What is expected: From the rows below, pull out each line that contains the string "head". Letter case matters.

Records shown:
=======
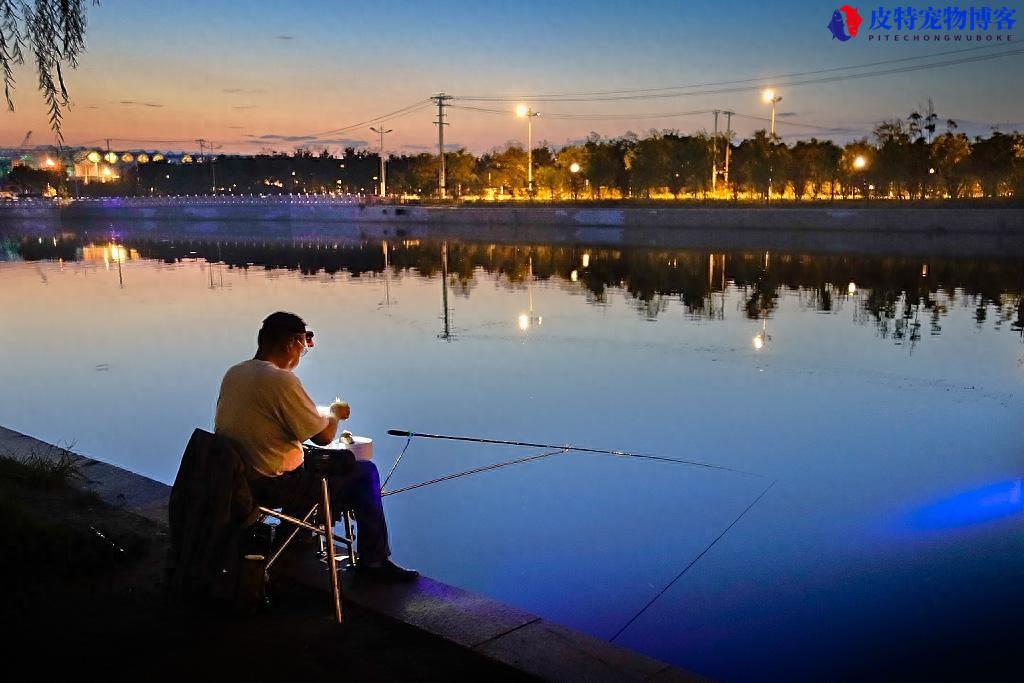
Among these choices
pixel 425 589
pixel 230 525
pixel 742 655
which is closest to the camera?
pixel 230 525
=======
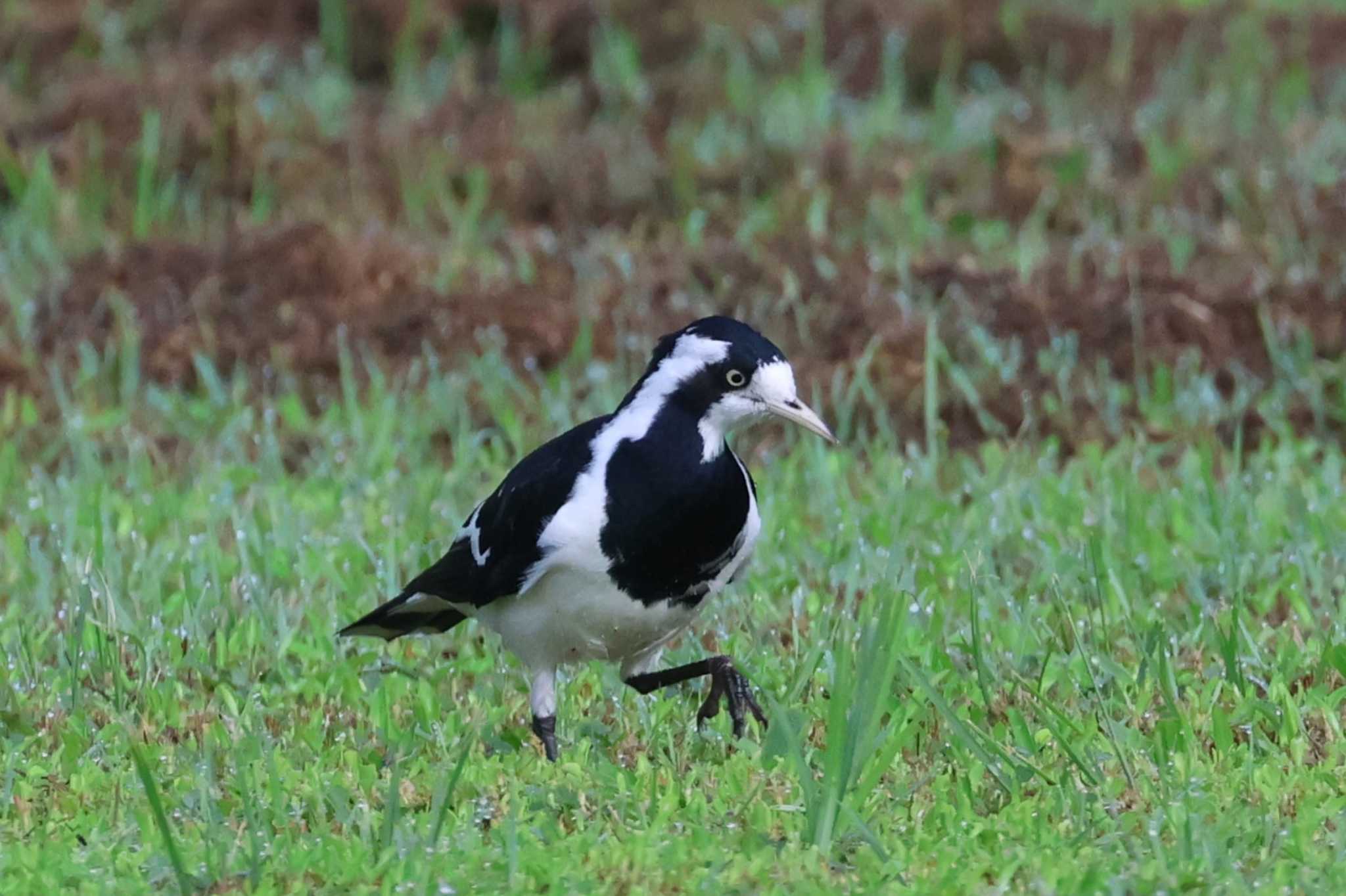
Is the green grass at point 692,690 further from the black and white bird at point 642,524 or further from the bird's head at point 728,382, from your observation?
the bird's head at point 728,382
=======
Completed exercise:
Is the green grass at point 692,690 further from the black and white bird at point 642,524 or further from the bird's head at point 728,382, from your observation?
the bird's head at point 728,382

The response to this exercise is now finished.